What the task asks> Hand back all records exactly, pictures omitted.

Source records>
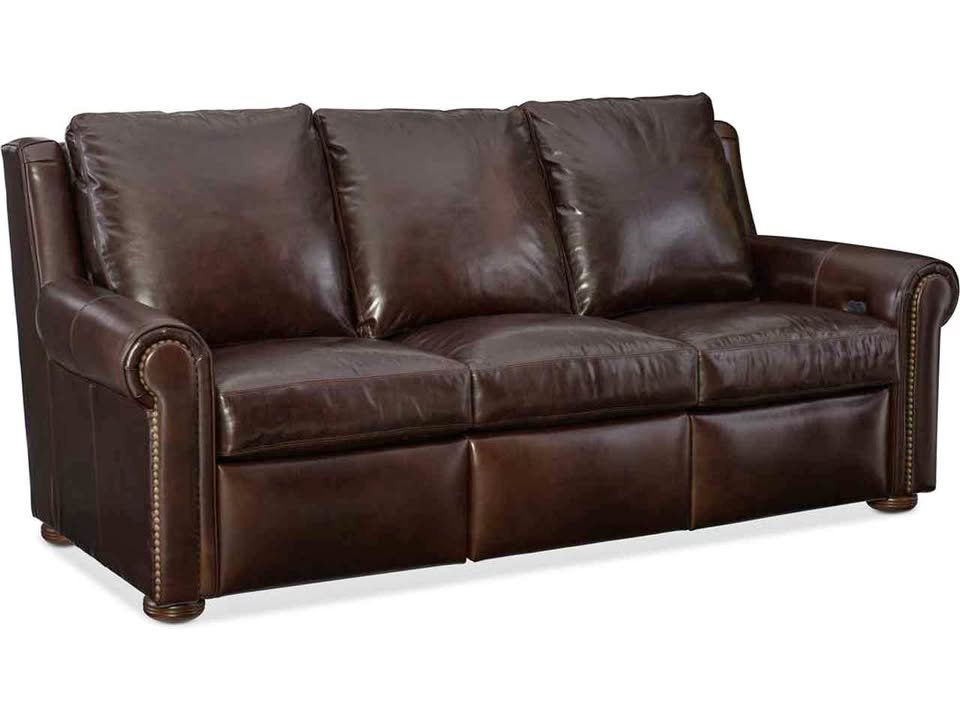 Bradington-Young 916-90 Whitaker Sofa – Full Recline at both Arms ( Retails $7000.00 )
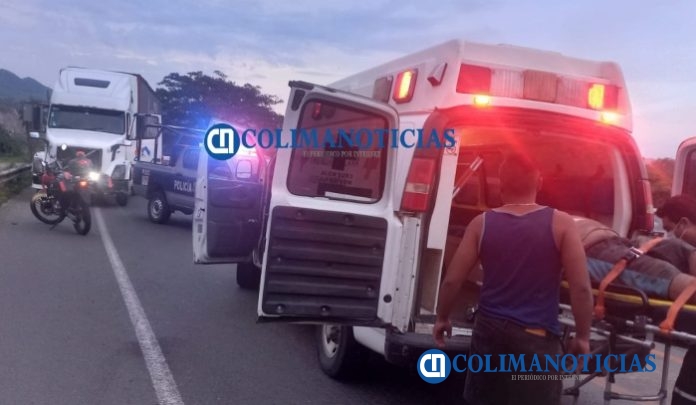 Un lesionado en aparatoso accidente en el libramiento El Naranjo3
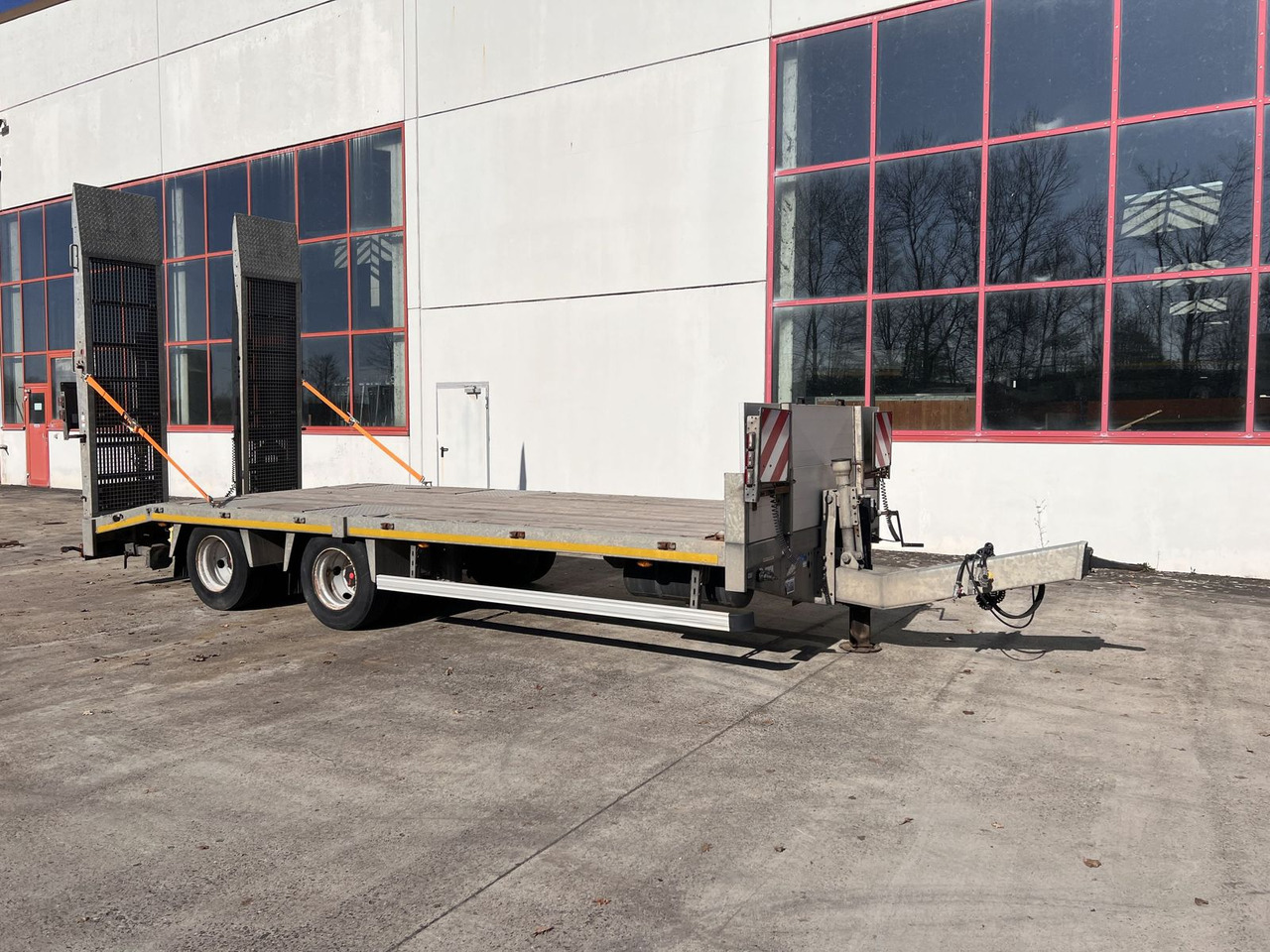 Möslein 19 t Tandemtieflader - Низькорамна платформа причіп: фото 5 Möslein 19 t Tandemtieflader - Низькорамна платформа причіп: фото 5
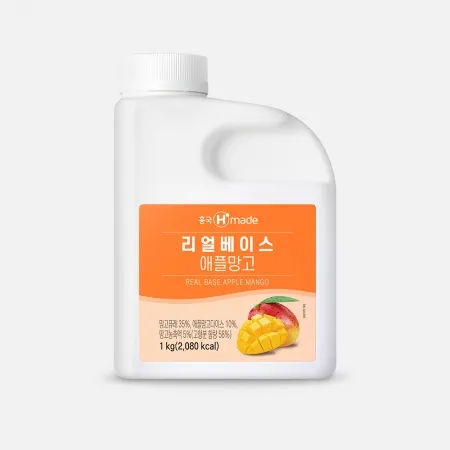 [냉장/흥국] 맘스 리얼베이스 애플망고 1kg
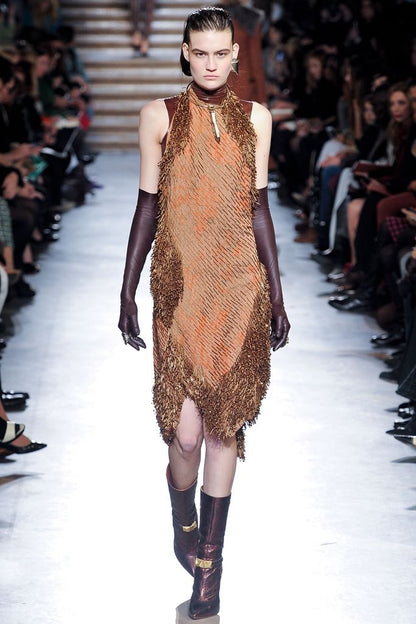 Missoni Beaded Fringe Dress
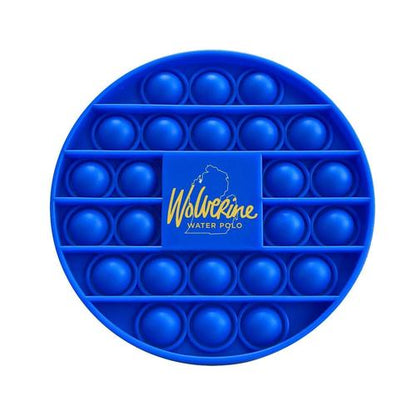 Custom Silicone Pop Bubble Coaster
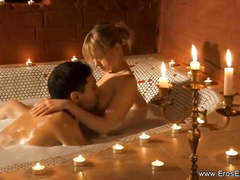 Euro Blonde Loves Anal With Indian Lover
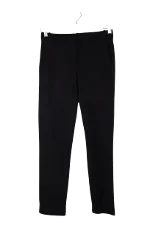 Black Viscose Theory Pants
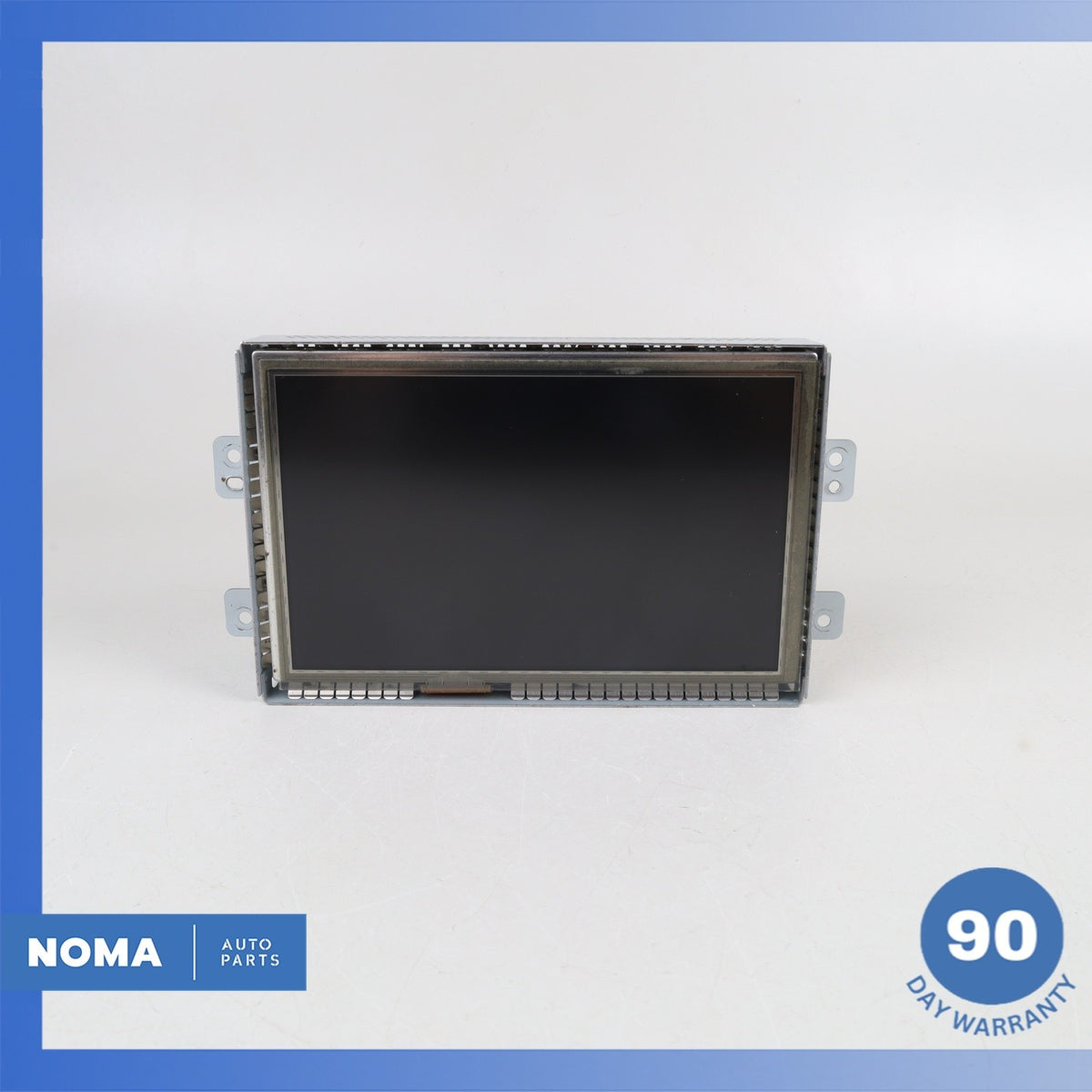 12-17 Range Rover Evoque L538 Navigation Climate Screen Monitor Display OEM - photo 2
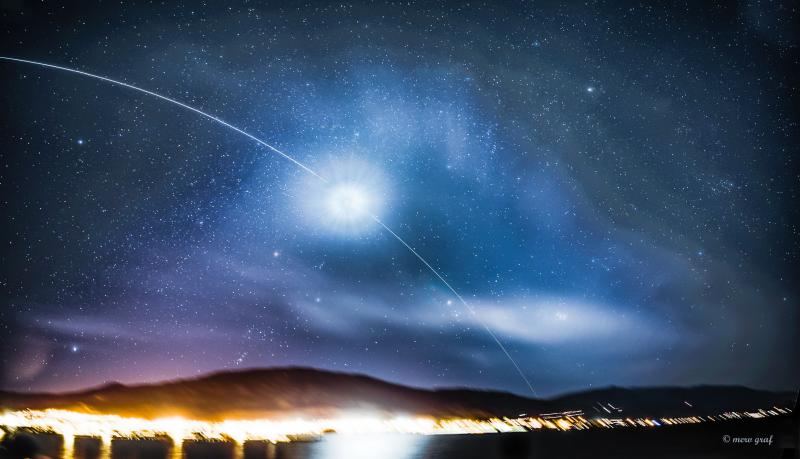 ISS pass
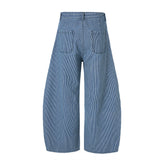 Streetwear Durable Stylish Wide Leg Denim Jeans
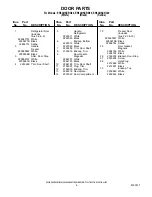 Preview for 4 page of Whirlpool ER8AHKXRB00 Parts Manual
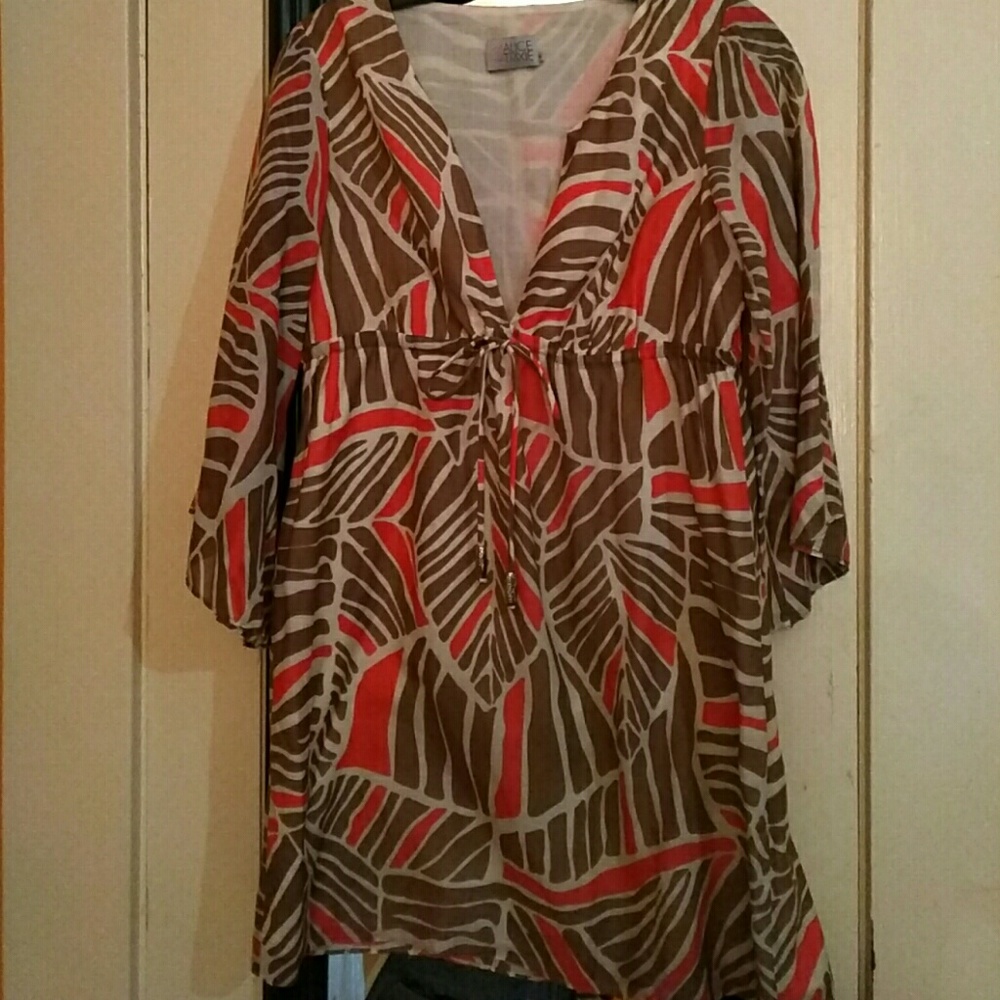 Alice and Trixie mini/ coverup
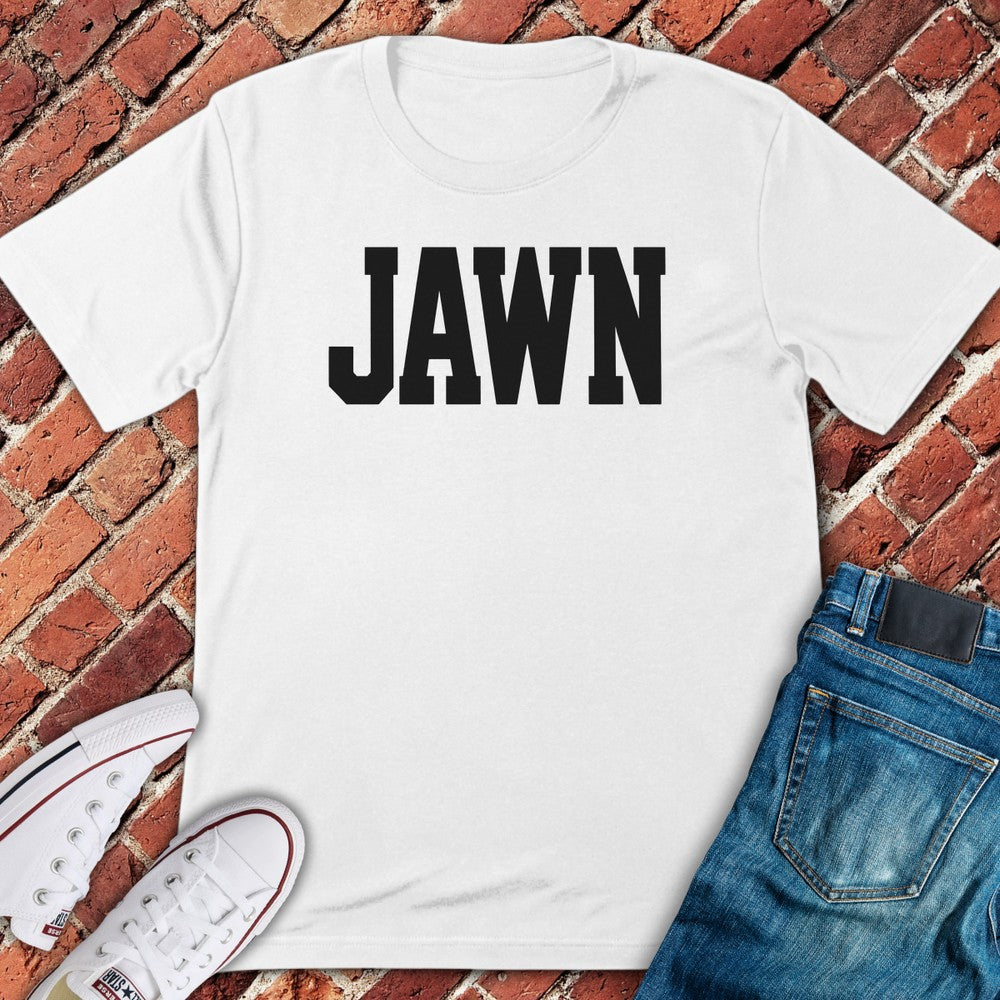 Block Jawn T-Shirt - White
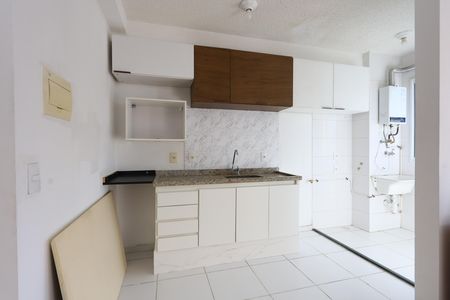 Apartamento para alugar com 40m², 2 quartos e 1 vagacozinha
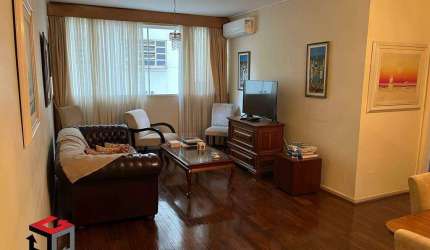 Apartamento de 98 m² Com Elevador no Bairro Santa Cecília em São Paulo - SP
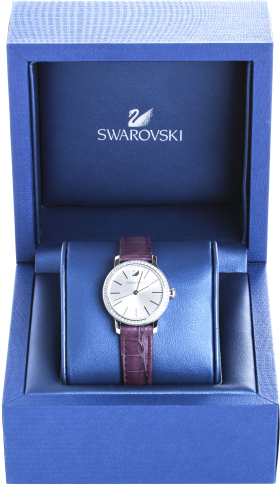 Graceful mini outlet watch swarovski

Answer box>
 Bradington-Young 916-90 Whitaker Sofa – Full Recline at both Arms ( Retails $7000.00 )
 Un lesionado en aparatoso accidente en el libramiento El Naranjo3
 Möslein 19 t Tandemtieflader - Низькорамна платформа причіп: фото 5 Möslein 19 t Tandemtieflader - Низькорамна платформа причіп: фото 5
 [냉장/흥국] 맘스 리얼베이스 애플망고 1kg
 Missoni Beaded Fringe Dress
 Custom Silicone Pop Bubble Coaster
 Euro Blonde Loves Anal With Indian Lover
 Black Viscose Theory Pants
 12-17 Range Rover Evoque L538 Navigation Climate Screen Monitor Display OEM - photo 2
 ISS pass
 Streetwear Durable Stylish Wide Leg Denim Jeans
 Preview for 4 page of Whirlpool ER8AHKXRB00 Parts Manual
 Alice and Trixie mini/ coverup
 Block Jawn T-Shirt - White
 Apartamento para alugar com 40m², 2 quartos e 1 vagacozinha
 Apartamento de 98 m² Com Elevador no Bairro Santa Cecília em São Paulo - SP
 Graceful mini outlet watch swarovski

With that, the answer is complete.